Although INA, as the party invoking this Court's jurisdiction, has the burden of proving the actual existence of subject matter jurisdiction, Thompson, 99 F.3d at 353, INA does not dispute the existence of exclusive administrative jurisdiction over "all questions in respect of [a] claim." 33 U.S.C. § 919(a). Instead, INA argues that the contractual dispute in this case is not a question in respect of a claim, and the OALJ therefore has no jurisdiction over this matter.

The Court presumes that initial administrative jurisdiction over "all questions in respect of [a] claim" is exclusive. See Comp. Dep't of Dist. Five, United Mine Workers of Am. v. Marshall, 667 F.2d 336, 340 (3d Cir. 1981) ("Because Congress has specifically provided for a statutory scheme whereby claims must first be decided administratively and then reviewed in the courts of appeals, with jurisdiction expressly provided for in the district courts only in specific, limited circumstances, our analysis begins with the presumption that the . . . scheme of review established by Congress . . . was intended to be exclusive.").

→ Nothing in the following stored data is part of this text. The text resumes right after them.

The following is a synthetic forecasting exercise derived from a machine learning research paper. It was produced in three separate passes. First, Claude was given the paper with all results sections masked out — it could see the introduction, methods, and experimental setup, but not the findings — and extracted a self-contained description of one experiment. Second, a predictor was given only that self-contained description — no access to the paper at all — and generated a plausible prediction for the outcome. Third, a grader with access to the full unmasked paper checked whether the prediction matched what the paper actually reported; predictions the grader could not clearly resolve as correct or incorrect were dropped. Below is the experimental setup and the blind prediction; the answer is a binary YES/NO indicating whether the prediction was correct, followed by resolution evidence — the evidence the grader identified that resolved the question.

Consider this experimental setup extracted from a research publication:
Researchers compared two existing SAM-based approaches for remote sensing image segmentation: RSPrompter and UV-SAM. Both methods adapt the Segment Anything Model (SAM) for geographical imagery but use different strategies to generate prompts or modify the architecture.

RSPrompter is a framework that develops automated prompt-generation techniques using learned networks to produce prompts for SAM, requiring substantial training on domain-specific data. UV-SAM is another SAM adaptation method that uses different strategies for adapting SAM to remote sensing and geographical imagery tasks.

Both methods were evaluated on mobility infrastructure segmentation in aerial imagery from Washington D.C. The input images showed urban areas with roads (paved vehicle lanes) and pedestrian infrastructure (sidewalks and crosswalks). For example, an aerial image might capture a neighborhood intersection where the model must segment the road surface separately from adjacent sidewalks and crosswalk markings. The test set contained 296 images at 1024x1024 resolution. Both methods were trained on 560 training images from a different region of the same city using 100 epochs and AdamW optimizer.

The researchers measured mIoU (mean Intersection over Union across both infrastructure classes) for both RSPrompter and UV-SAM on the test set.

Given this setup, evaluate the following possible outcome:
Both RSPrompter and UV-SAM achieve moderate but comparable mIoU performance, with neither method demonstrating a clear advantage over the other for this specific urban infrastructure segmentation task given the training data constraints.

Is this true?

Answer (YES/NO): NO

B. Is the Contractual Dispute in this Case a "Question in Respect of [a] Claim?"

1. The Ultimate Issue

It is first necessary to identify the exact "question" which may or may not be a "question in respect of [a] claim." The parties frame this issue differently. The Director distinguishes between two different types of insurance coverage provided by the Policy: general maritime insurance coverage and LHWCA insurance coverage. The Director does not contest this Court's jurisdiction to determine INA's liability under the general maritime coverage provisions. The Director also states that he does not contest this Court's jurisdiction to determine whether INA might have a remedy against San Juan for breach of contract. The issue, as framed by the Director, is whether this Court may determine INA's liability to Mr. Ralston on his LHWCA compensation claim. The Court does not have such jurisdiction, according to the Director, because the identification of the liable insurance carrier is a "question in respect of [a] claim."

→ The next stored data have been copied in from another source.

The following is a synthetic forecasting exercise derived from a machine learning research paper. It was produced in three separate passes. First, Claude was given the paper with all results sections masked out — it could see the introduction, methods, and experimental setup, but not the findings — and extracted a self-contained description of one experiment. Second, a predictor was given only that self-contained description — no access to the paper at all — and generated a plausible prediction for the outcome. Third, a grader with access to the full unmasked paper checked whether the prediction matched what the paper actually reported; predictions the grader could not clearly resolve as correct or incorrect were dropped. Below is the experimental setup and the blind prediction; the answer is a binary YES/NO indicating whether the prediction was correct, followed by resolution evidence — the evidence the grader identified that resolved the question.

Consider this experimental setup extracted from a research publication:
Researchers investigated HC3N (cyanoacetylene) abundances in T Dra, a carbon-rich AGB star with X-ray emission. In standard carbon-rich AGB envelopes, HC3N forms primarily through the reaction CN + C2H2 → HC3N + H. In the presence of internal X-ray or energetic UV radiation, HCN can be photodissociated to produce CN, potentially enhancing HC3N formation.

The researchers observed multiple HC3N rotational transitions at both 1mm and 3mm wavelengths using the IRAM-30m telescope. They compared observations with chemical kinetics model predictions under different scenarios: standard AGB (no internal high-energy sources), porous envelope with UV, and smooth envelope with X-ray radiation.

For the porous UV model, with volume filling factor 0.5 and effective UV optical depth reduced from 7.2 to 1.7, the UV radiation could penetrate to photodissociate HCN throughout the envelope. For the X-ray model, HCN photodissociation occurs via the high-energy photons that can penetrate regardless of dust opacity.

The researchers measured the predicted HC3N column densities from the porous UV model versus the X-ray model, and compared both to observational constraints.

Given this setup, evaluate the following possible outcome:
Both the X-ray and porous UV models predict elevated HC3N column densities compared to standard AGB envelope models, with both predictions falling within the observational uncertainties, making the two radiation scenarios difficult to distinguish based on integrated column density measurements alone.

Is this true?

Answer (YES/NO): NO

INA, on the other hand, frames the issue as whether the OALJ has exclusive jurisdiction to adjudicate a private contract dispute between an insurance carrier and an employer. INA appears to acknowledge that the identification of the liable insurance carrier is an important element in resolving an LHWCA claim, Pl.'s Resp. to Mot. Partial Dismissal at 7, but argues that determining whether INA has a valid breach of contract claim against San Juan is not a "question in respect of [a] claim," and therefore the OALJ has no jurisdiction over this matter.

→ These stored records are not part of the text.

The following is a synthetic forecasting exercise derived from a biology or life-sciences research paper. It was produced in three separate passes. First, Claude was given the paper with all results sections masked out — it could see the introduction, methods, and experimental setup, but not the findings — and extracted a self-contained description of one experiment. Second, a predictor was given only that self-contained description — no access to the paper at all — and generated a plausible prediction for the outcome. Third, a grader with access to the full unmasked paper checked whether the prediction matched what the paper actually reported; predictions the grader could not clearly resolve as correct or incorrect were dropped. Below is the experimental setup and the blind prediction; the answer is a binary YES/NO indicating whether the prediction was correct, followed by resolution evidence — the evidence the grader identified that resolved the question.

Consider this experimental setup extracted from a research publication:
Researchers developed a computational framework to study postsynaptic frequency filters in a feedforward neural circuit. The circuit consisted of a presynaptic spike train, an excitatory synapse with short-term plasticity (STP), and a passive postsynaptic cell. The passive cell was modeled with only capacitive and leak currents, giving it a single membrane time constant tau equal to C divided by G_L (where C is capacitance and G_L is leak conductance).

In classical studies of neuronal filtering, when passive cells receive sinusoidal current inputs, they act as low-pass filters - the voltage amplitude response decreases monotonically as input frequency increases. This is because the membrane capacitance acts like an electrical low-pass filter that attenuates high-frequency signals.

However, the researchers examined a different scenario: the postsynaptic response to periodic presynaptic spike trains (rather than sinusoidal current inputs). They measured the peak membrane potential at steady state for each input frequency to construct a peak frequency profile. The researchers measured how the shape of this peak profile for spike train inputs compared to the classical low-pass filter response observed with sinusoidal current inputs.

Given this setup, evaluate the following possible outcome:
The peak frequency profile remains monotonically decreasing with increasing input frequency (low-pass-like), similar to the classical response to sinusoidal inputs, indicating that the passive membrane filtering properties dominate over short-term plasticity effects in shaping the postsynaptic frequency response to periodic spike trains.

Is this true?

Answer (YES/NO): NO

The underlying issue in this case is whether any purported breach of the lay-up warranty by San Juan voided coverage for Mr. Ralston's LHWCA claims and/or other claims under the Policy. The Director's position appears to be that express warranties in LHWCA insurance policies are unenforceable because such warranties are not allowed under the LHWCA. See Am. Mot. to Intervene, docket no. 35, at 7 ("In the Director's view . . . the alleged breach is irrelevant to determining INA's liability for San Juan's LHWCA liabilities . . . [INA's] suit necessarily calls into question the proper construction of the statutory and regulatory provisions that are applicable to all insurance carriers under the LHWCA."); Intervenor's Reply to Pl.'s Resp. to Mot. Partial Dismissal, docket no. 62, at 3 ("While [the issue of San Juan's alleged breach of warranty] may be relevant to determining INA's rights vis-a-vis San Juan generally, there are no such warranties in an insurance contract covering LHWCA claims."). Thus, the ultimate issue presented by the Director's motion is whether the OALJ has exclusive jurisdiction to determine the validity of an LHWCA insurance policy in the context of an employee's claim for compensation under the Act, where resolution of the coverage dispute involves the interpretation and application of the LHWCA.

The Court does not reach the issue of LHWCA coverage in connection with this motion.

No court has discussed whether the OALJ has jurisdiction to adjudicate this type of dispute between an insurer and its insured. Indeed, very few courts — none in the Ninth Circuit — have explicitly addressed the scope of 33 U.S.C. § 919(a)'s language regarding the OALJ's "full power and authority to hear and determine all questions in respect of [a] claim." However, out-of-circuit case law supports the proposition that an ALJ has subject matter jurisdiction over contractual disputes that are integral to the determination of compensation liability.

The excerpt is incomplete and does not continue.